→ Set exercise
Locate each line in the items below that contains the word "blue" and copy it out. Case counts.

→ Task data
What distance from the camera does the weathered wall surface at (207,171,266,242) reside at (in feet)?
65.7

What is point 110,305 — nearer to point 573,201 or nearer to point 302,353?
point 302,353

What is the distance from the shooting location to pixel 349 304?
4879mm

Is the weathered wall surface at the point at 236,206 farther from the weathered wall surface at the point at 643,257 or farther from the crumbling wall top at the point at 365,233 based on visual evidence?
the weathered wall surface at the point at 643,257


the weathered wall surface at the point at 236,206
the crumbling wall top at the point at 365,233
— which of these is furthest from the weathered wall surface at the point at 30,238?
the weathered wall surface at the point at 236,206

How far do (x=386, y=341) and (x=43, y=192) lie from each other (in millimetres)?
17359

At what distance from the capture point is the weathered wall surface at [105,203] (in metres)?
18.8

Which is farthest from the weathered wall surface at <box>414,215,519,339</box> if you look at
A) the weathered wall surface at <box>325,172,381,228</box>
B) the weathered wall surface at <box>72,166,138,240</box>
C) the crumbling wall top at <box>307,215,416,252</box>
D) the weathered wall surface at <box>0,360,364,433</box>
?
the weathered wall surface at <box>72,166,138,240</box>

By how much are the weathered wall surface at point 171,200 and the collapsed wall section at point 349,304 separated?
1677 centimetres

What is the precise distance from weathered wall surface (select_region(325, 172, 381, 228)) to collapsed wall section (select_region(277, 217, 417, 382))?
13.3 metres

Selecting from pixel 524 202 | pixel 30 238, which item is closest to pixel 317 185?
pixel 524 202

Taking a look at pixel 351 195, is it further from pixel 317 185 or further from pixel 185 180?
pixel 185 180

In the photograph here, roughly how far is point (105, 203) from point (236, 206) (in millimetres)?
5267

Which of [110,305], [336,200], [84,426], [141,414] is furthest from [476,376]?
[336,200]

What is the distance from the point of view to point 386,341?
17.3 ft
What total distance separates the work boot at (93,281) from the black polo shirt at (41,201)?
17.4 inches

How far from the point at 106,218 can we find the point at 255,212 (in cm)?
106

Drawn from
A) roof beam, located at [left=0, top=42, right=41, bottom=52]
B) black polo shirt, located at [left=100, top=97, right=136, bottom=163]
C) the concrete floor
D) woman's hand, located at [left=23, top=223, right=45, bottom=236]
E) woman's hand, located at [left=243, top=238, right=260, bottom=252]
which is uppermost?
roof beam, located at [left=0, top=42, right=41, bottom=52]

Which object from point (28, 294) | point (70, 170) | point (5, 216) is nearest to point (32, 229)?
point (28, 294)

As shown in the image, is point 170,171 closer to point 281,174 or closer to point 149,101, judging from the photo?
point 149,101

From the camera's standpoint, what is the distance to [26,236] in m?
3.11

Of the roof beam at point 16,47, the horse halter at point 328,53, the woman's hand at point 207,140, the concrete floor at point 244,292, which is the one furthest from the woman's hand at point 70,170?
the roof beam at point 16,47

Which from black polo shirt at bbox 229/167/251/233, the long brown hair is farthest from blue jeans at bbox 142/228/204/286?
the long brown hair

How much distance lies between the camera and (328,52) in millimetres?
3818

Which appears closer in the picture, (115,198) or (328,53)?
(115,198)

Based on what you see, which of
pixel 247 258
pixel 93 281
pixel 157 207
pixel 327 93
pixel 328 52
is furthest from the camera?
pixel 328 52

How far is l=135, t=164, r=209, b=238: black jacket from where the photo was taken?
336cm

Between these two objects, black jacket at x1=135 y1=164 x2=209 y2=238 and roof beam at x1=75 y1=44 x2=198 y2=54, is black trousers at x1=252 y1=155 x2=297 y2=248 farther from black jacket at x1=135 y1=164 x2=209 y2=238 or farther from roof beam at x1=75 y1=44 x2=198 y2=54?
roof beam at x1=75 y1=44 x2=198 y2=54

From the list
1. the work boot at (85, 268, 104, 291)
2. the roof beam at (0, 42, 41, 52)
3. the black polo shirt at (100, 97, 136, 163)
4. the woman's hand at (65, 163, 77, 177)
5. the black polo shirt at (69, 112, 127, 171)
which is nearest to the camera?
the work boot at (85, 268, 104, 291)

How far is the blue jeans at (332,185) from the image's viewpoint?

==

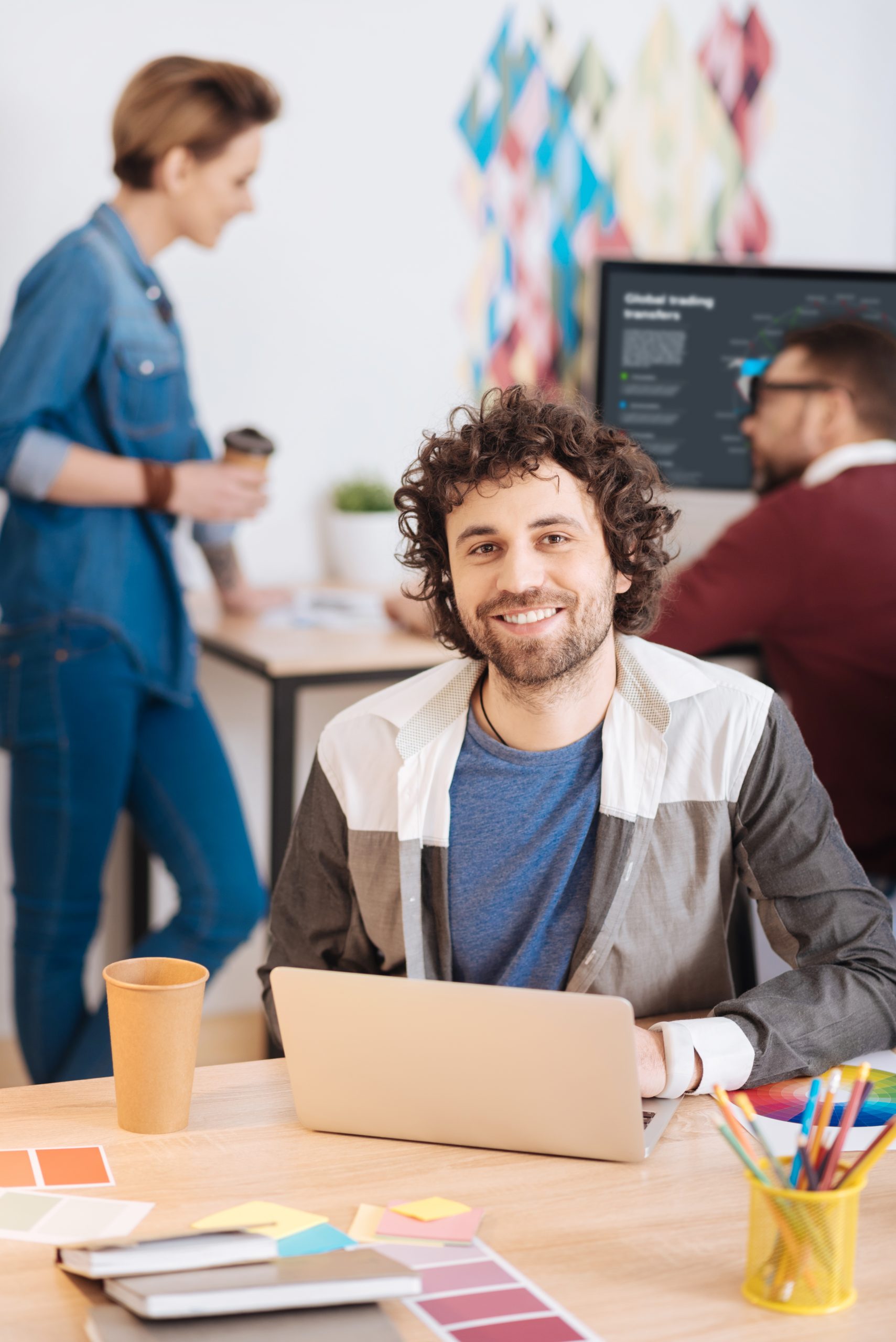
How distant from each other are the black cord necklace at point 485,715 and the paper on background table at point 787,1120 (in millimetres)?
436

→ Final answer
Which from black polo shirt at bbox 229/167/251/233, the long brown hair is farthest from blue jeans at bbox 142/228/204/286?
How far is the blue jeans at (332,185) from the image's viewpoint?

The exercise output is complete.